– Будь ты ему настоящим другом, смог бы – как раз из дружбы, ради дружбы. Он был бы тебе благодарен. Не говоря о ней… – И я убалтывал его сделать это ради обоих.
– Мы с тобой по-разному понимаем дружбу. Я – человек старомодный. А ты – юноша в сравнении со мной. И тоже его друг, хоть и не такой давний. Вот и удружи – ей, ему, мне.

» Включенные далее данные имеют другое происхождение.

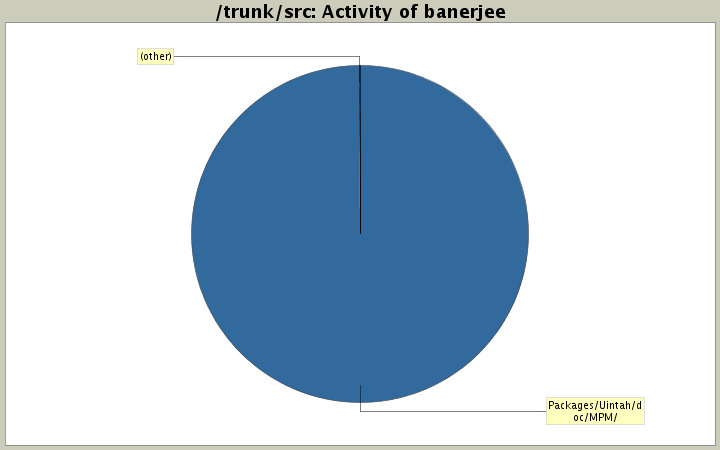 /trunk/src: Activity of banerjee

(other)

Packages/Uintah/doc/MPM/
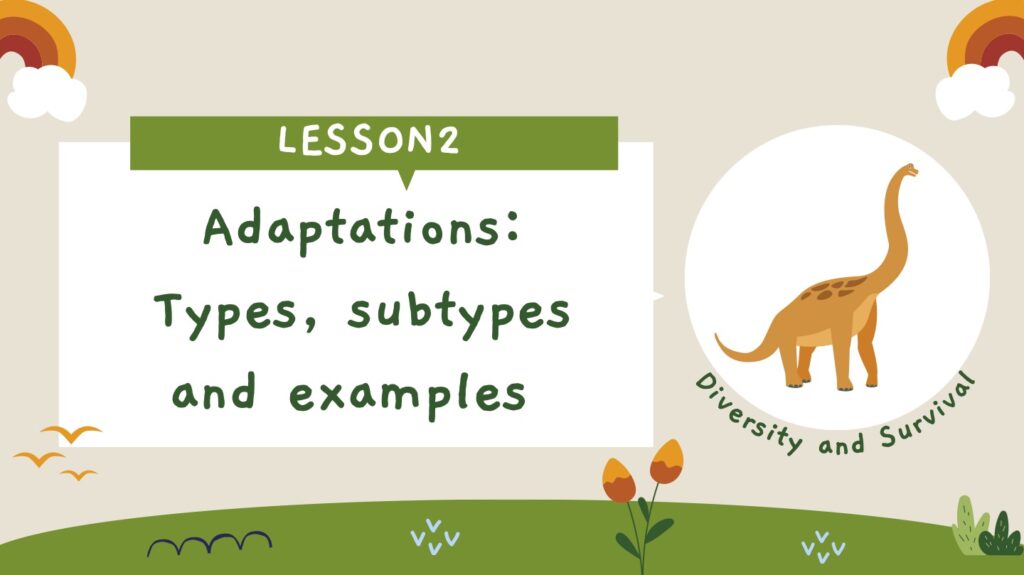 LESSON2

Adaptations: Types, subtypes and examples

Diversity and Survival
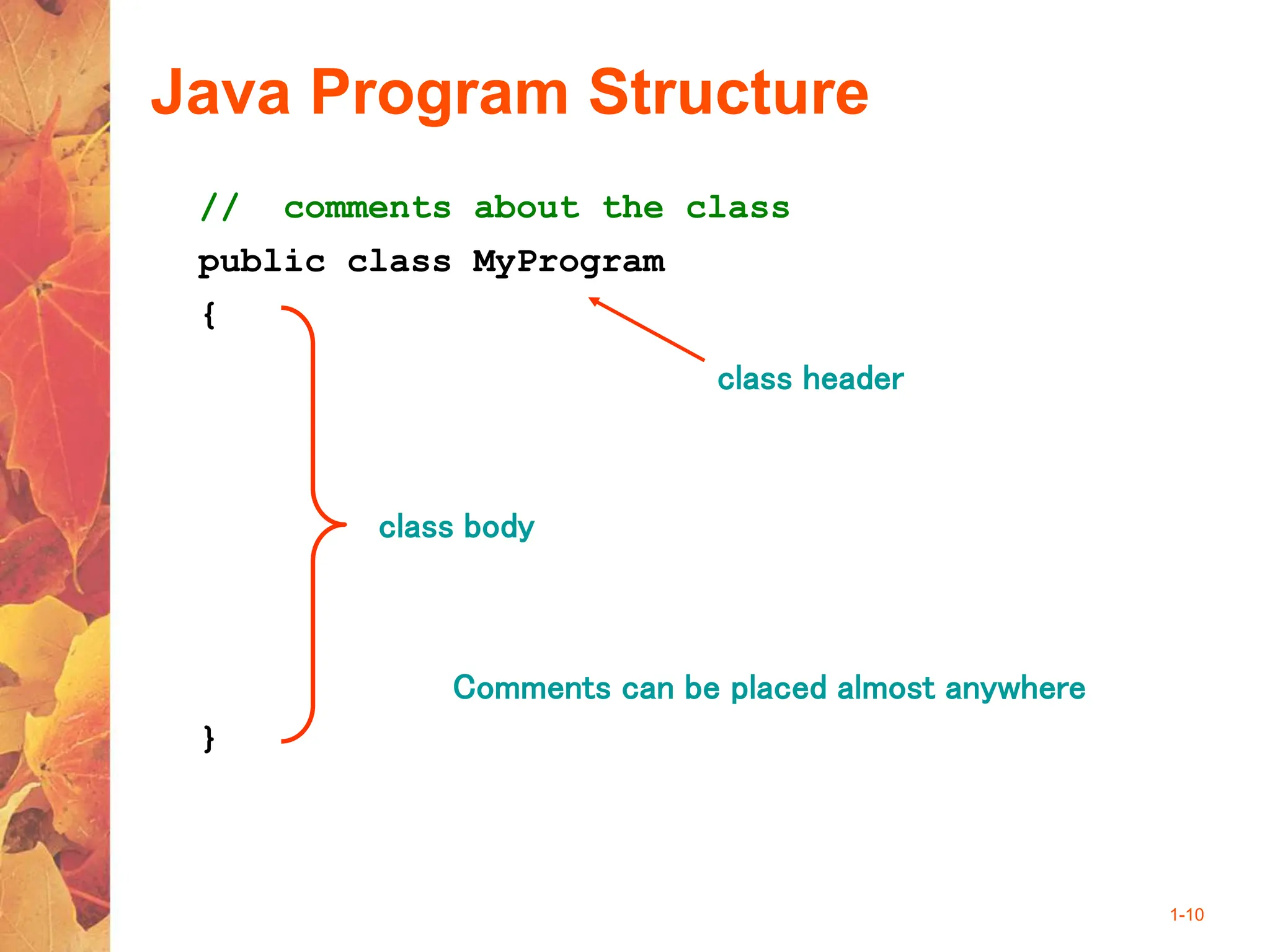 Java Program Structure

// comments about the class
public class MyProgram
{

class header

class body

Comments can be placed almost anywhere

}

1-10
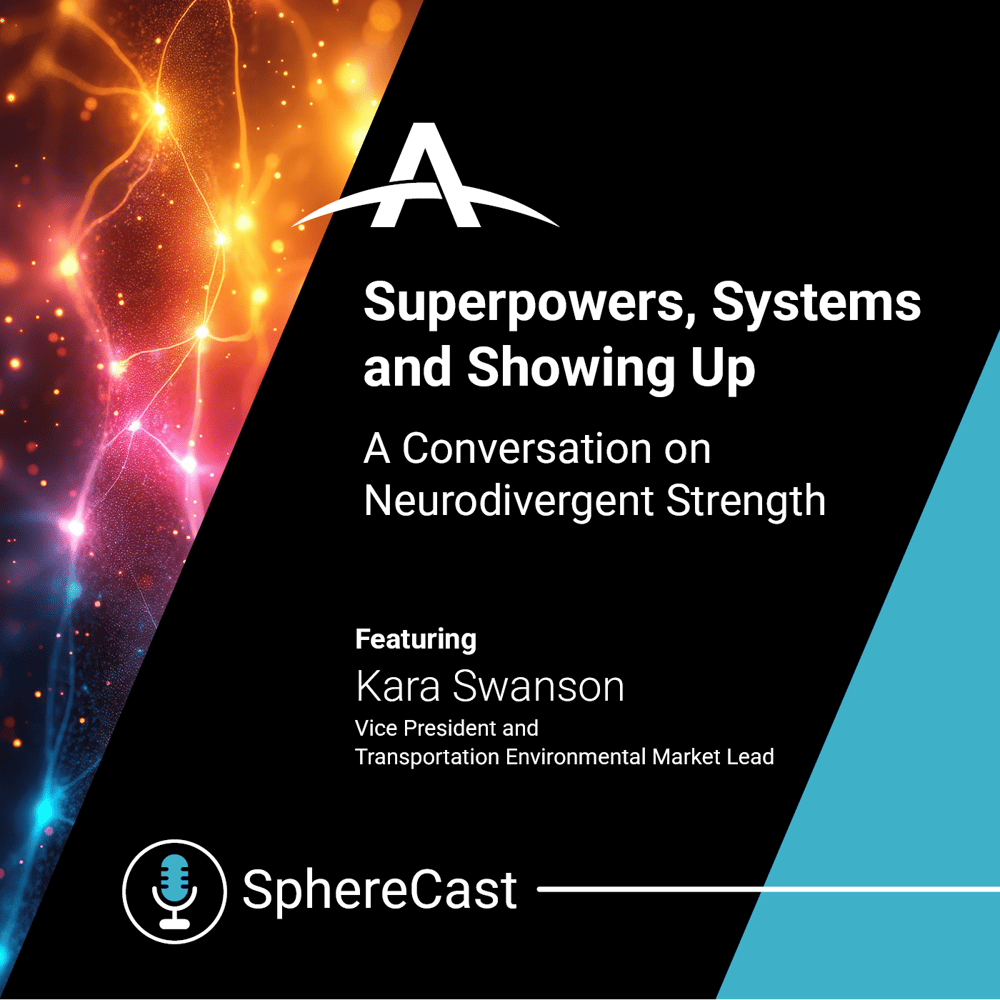 A

Superpowers, Systems and Showing Up

A Conversation on Neurodivergent Strength

Featuring
Kara Swanson
Vice President and Transportation Environmental Market Lead

SphereCast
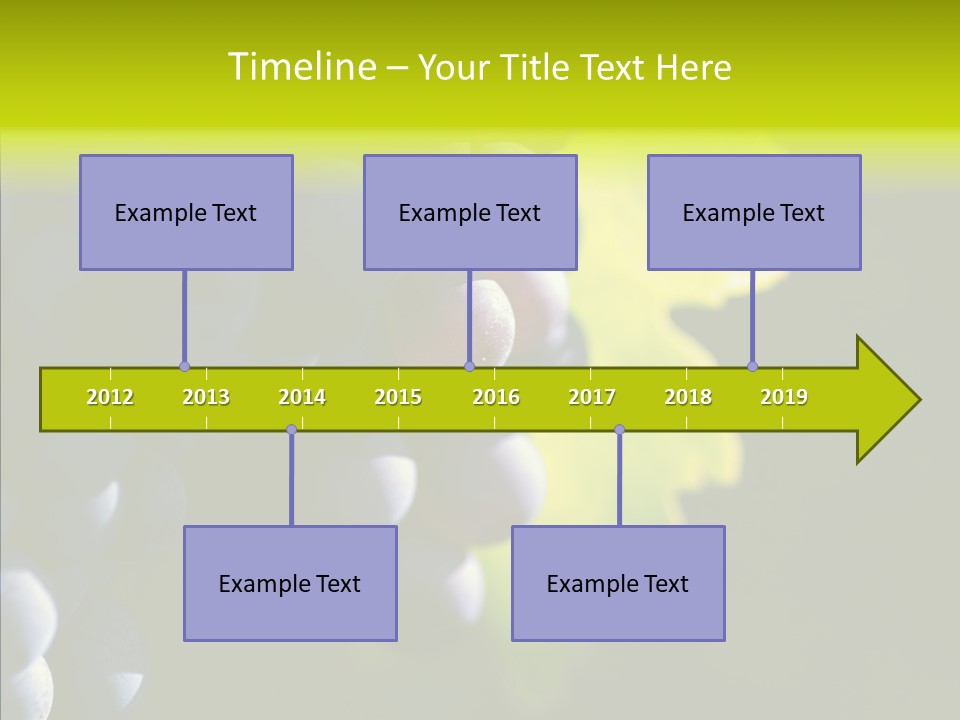 Timeline – Your Title Text Here

Example Text

Example Text

Example Text

2012 2013 2014 2015 2016 2017 2018 2019

Example Text

Example Text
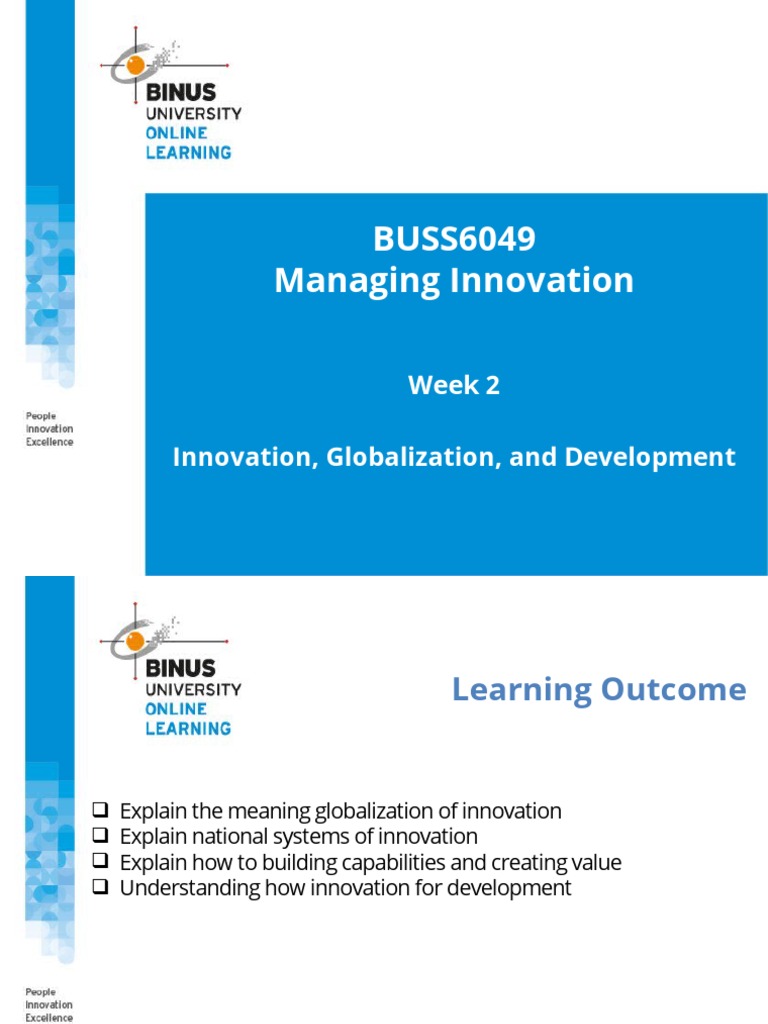 BINUS
UNIVERSITY
ONLINE
LEARNING

People
Innovation
Excellence

BUSS6049
Managing Innovation

Week 2

Innovation, Globalization, and Development

BINUS
UNIVERSITY
ONLINE
LEARNING

Learning Outcome

❑ Explain the meaning globalization of innovation
❑ Explain national systems of innovation
❑ Explain how to building capabilities and creating value
❑ Understanding how innovation for development

People
Innovation
Excellence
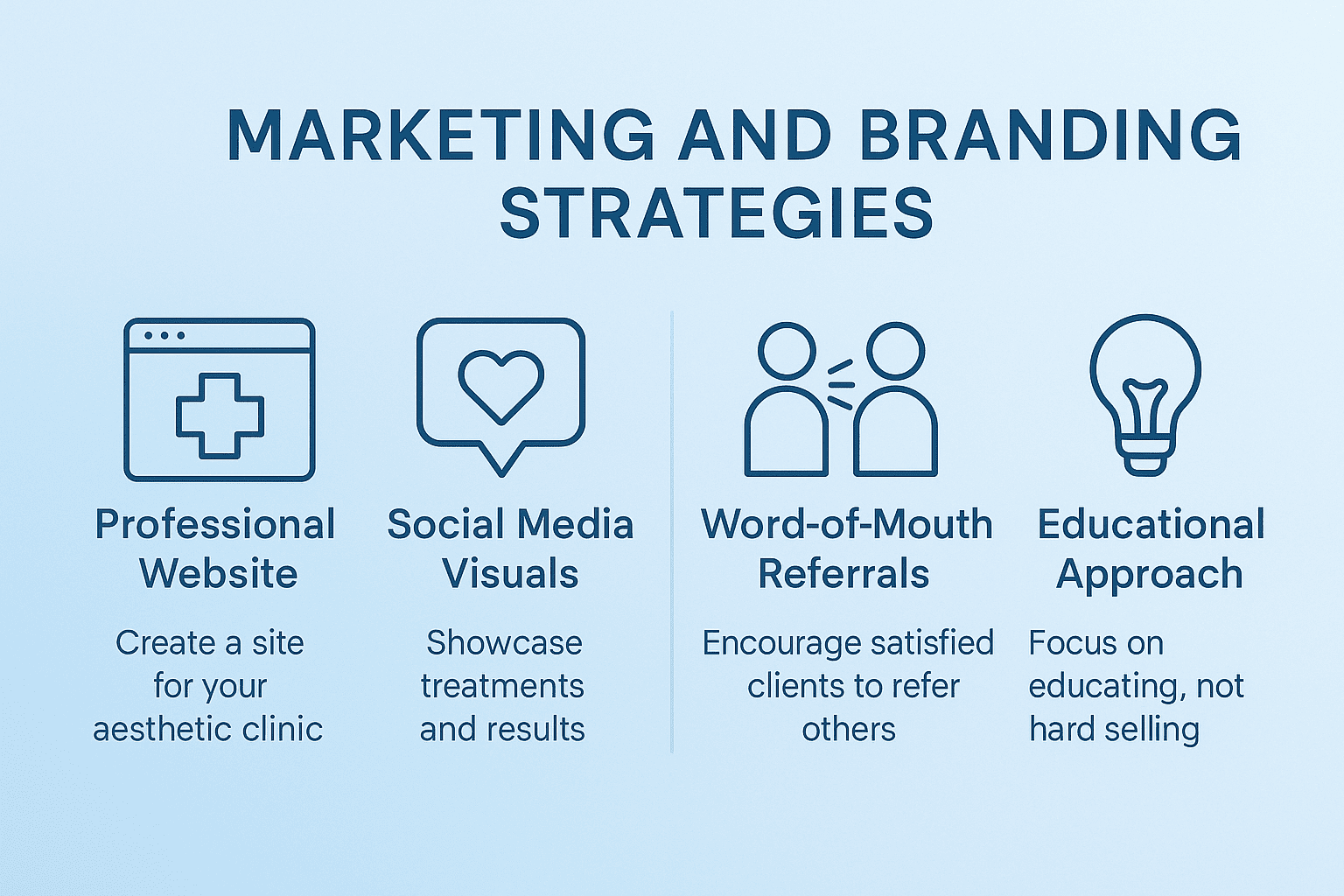 MARKETING AND BRANDING STRATEGIES

Professional Website

Create a site for your aesthetic clinic

Social Media Visuals

Showcase treatments and results

Word-of-Mouth Referrals

Encourage satisfied clients to refer others

Educational Approach

Focus on educating, not hard selling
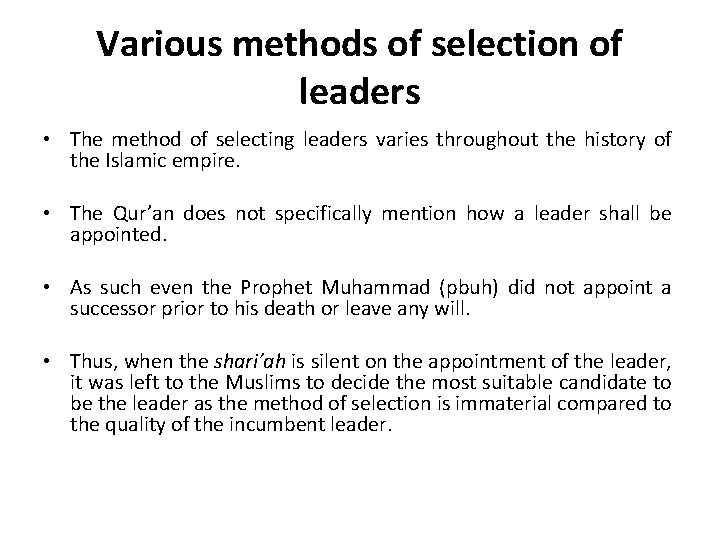 Various methods of selection of leaders

• The method of selecting leaders varies throughout the history of the Islamic empire.

• The Qur'an does not specifically mention how a leader shall be appointed.

• As such even the Prophet Muhammad (pbuh) did not appoint a successor prior to his death or leave any will.

• Thus, when the shari'ah is silent on the appointment of the leader, it was left to the Muslims to decide the most suitable candidate to be the leader as the method of selection is immaterial compared to the quality of the incumbent leader.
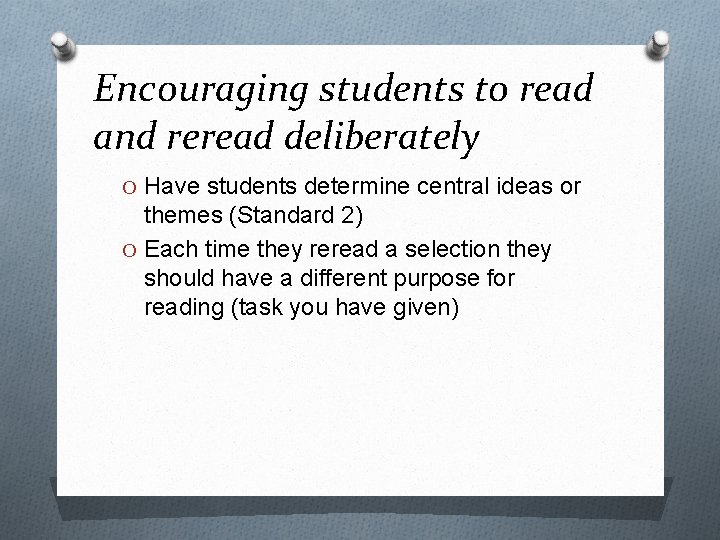 Encouraging students to read and reread deliberately

O Have students determine central ideas or themes (Standard 2)
O Each time they reread a selection they should have a different purpose for reading (task you have given)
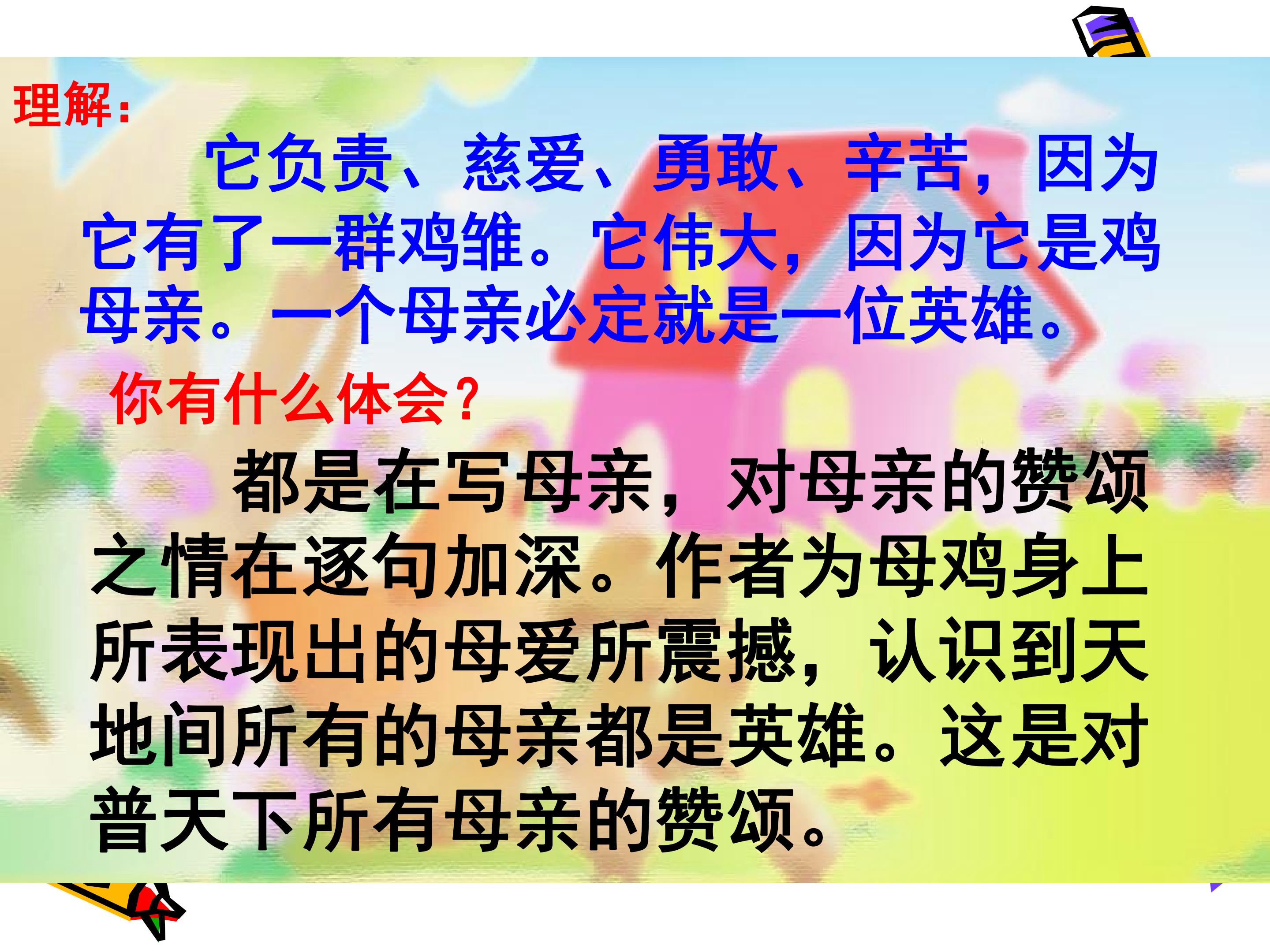 理解：

它负责、慈爱、勇敢、辛苦，因为它有了一群鸡雏。它伟大，因为它是鸡母亲。一个母亲必定就是一位英雄。

你有什么体会？

都是在写母亲，对母亲的赞颂之情在逐句加深。作者为母鸡身上所表现出的母爱所震撼，认识到天地间所有的母亲都是英雄。这是对普天下所有母亲的赞颂。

– Дружба дружбой, а табачок – врозь.
Я так и не решился, хотя и не был еще тогда другом ее знаменитому мужу-барду – так, приятельствовал, а подружился спустя. Для многих из нас она была запечатана Сулеймановой (она же – Соломонова) печатью, как джинн в кувшине. По темпераменту она и была джинном, во что бы этот темперамент ни вкладывала. До сих пор у меня в глазах белые вязаные носочки на ее молодых, как у козочки, ножках – не оторваться: мы поднимались гуськом на Карадаг, она шла передо мной, а по вечерам я живо представлял постельные с ней отношения и шел изливать скопившуюся сперму в куда более чуждое, «нелитературное» вместилище, с мужем обладательницы которого я знако́м, по счастию, не был: тот был известняком и звездил в научном мире. Понимаю: от этого тому не легче, если бы он прознал об измене жены с незнакомцем, но совесть свою я таким образом слегка утишал, обводя вокруг пальца. Перед Леной моя совесть тоже относительно чиста, во всех своих грехах (за исключением одного) я ей каялся. Странная вещь, она меня нисколько не ревновала, так была уверена в моей любви. Я и в самом деле однолюб. Много*б и однолюб. Или наоборот: однолюб и много*б.
Как ни странно, меня подначивал Слуцкий, настоящий сводня, хотя по природе, несмотря на военный опыт и женатый статус (в Коктебеле всегда бывал с Таней Дашковской, если она не болела: рак лимфоузлов, от которого и умерла), девственного сознания человек. И вот этот, метафорически выражаясь, девственник, которого до седых волос удивляла способность женщин раздвигать колени перед случайным партнером (см. его «деловую прозу»), попытался стать моим сводником. Одно ему оправдание – это было до его знакомства с Леной Клепиковой, которой он потом всячески покровительствовал как молодой женщине, отбивая от нее в мое отсутствие приставал разного свойства, и как молодому литератору, тяня ее в Союз писателей («А то всё евреи да евреи…»), но не дотянул – мы дали тягу. А меня он чуть ли не на следующий день знакомства свел с художницей Кларой, мы подружились, она жила в поселке, но каждый день перебиралась ко мне на балкон, мы невинно болтали. Подходил Слуцкий с регулярным вопросом:
– Ну как, уже переспали? – смущая и подталкивая нас друг к другу.
Ничего меж нами так и не произошло, отчасти, думаю, из-за него, вдобавок я положил глаз на другую незанятую девицу и легко добился взаимности, и Слуцкий, догадываясь, вслух поражался моему дурному вкусу. Жена Булата в кандидатках не числилась, была как бы бесполым существом и простаивала почем зря, сублимируя сексуальную энергию в общественно-интриганскую. Я корил Камила за то, что он, холостяк поневоле, не исполняет долг дружбы. Самодовольная ухмылка сияла на его жирной узбекской (хоть и еврей наполовину) физии, тем более никогда не снимал тюбетейку. В отличие от большинства из нас он жил один, но свою «хату» использовал, собирая нас в круг, сам в своей неизменной тюбетейке садился, скрестив ноги, посередке, а мы, зная уже его тюремные и лагерные (и не только) байки, заказывали ему, какую именно. Из повстречавшихся мне в жизни рассказчиков (еще Довлатов и Рейн, и теперь вот, в Нью-Йорке, Саша Грант) Камил был, безусловно, самый гениальный. Его байки на глазах превращались в мифологемы, а мифологемы складывались в мифологию: «Мифы сталинской России». Припоминаю его байки о лагерных бля*ях, о том, как со сцены тюремной самодеятельности читал он беспашпортным гражданам стих Маяковского о советском паспорте, или как заключенный-конферансье обратился со сцены к сидящему в первом ряду начальнику тюрьмы: «Товарищ…» – «Гусь свинье не товарищ», – окрысился полковник. «Улетаю, улетаю…» И, взмахнув руками, как крыльями, конферансье улетел-угодил со сцены прямиком в карцер на две недели. Либо о гордом Камиловом отце, который посадил его мальчонкой на коня без седла, и Камил стер в кровь мошонку, но ни жалоб, ни слез, бедный малыш, а Камил, став взрослым, горд гордостью своего отца, и все эти мои пересказы – тень тени, как бы сказал известно кто.